* _Document passage_
• • • • •
The Administrator may act only by a majority of its members in office, except
that the members of the Administrator may authorize any one or more of their
number or the Secretary or any other executive officer of the Company to execute
and deliver documents on behalf of the Administrator.

         3.       PARTICIPATION. Each member of the Board of the Company who is
not an employee of the Company or any of its subsidiaries (a "Non-Employee
Director") shall receive Options in accordance with Paragraph 5 below. As used
herein, the term "subsidiary" means any corporation at least 50% of whose
outstanding voting stock is owned, directly or indirectly, by the Company.

         4.       AWARDS UNDER THE PLAN.

         (a)      Type of Awards. Awards under the Plan shall include only
Options, which are rights to purchase shares of the common stock of the Company
having a par value of $.01 per share (the "Shares"). All Options are subject to
the terms, conditions, and restrictions specified in this Plan.

         (b)      Maximum Number of Shares That May be Issued. No more than
200,000 Shares, subject to adjustment as provided in Paragraph 6 below, may be
issued under the Plan pursuant to the exercise of Options.

         (c)      Rights with Respect to Shares. A Non-Employee Director to whom
an Option is granted (and any person succeeding to such a Non-Employee
Director's rights pursuant to the Plan) shall have no rights as a shareholder
with respect to any Shares issuable pursuant to any such Option until the date
of the issuance of a stock certificate to him for such Shares. Except as
provided in Paragraph 6 below, no adjustment shall be made for dividends,
distributions, or other rights (whether ordinary or extraordinary, and whether
in cash, securities, or other property) for which the record date is prior to
the date such stock certificate is issued.

         5.       NON-QUALIFIED STOCK OPTIONS. All Options shall be
non-qualified. Each Option shall be evidenced by an agreement in such form as
the Board shall prescribe from time to time in accordance with the Plan and
shall be subject to the following terms and conditions:


                                       7
<PAGE>   2

         (a)      The Option exercise price shall be the fair market value of
the Shares subject to such Option on the date the Option is granted. The fair
market value per Share on any date shall mean the closing sales price, regular
way, or in the absence thereof, the mean of the last reported bid and asked
quotations, on the date of grant.
• • • • •
* _Requirements_
1/ Write out everything in the stock option plan excerpt from "The Administrator may act" down to "by the Company.".
2/ In the stock option plan excerpt, what is the most Shares that may be issued under the Plan through the exercise of Options?
• • • • •
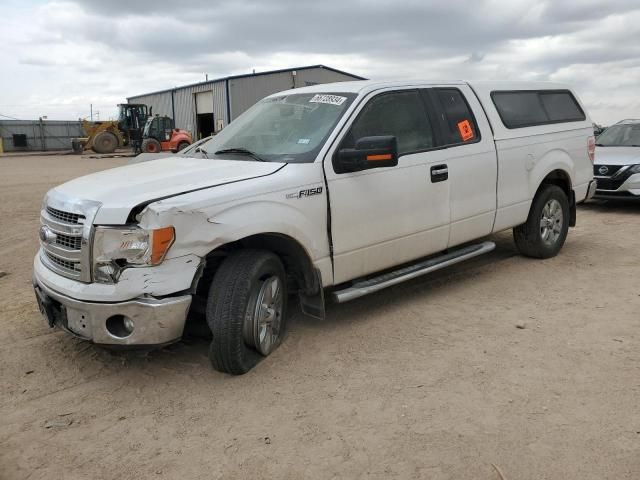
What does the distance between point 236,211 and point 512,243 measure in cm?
476

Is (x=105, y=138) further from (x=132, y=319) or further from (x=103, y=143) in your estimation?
(x=132, y=319)

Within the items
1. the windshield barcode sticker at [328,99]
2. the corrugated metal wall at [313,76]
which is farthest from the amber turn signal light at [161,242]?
the corrugated metal wall at [313,76]

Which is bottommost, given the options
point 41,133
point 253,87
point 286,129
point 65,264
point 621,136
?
point 65,264

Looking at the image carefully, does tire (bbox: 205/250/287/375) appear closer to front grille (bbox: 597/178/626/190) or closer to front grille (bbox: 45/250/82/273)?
front grille (bbox: 45/250/82/273)

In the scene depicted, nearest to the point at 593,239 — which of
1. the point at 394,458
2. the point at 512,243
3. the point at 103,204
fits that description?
the point at 512,243

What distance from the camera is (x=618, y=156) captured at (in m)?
9.80

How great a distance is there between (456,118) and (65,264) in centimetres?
352

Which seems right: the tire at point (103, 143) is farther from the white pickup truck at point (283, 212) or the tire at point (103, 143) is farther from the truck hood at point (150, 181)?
the truck hood at point (150, 181)

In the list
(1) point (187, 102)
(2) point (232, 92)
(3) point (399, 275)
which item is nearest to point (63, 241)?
(3) point (399, 275)

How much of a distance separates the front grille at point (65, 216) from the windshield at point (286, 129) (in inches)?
51.4

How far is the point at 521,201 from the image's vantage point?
5.79 m

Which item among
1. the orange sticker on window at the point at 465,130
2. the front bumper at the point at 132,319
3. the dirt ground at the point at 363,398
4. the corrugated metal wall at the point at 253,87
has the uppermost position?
the corrugated metal wall at the point at 253,87

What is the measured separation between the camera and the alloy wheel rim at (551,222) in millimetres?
6223

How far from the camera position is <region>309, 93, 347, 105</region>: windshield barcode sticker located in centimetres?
• • • • •
* _Worked solutions_
1/
The Administrator may act only by a majority of its members in office, except
that the members of the Administrator may authorize any one or more of their
number or the Secretary or any other executive officer of the Company to execute
and deliver documents on behalf of the Administrator.

         3.       PARTICIPATION. Each member of the Board of the Company who is
not an employee of the Company or any of its subsidiaries (a "Non-Employee
Director") shall receive Options in accordance with Paragraph 5 below. As used
herein, the term "subsidiary" means any corporation at least 50% of whose
outstanding voting stock is owned, directly or indirectly, by the Company.

2/ No more than 200,000 Shares, subject to adjustment as provided in Paragraph 6.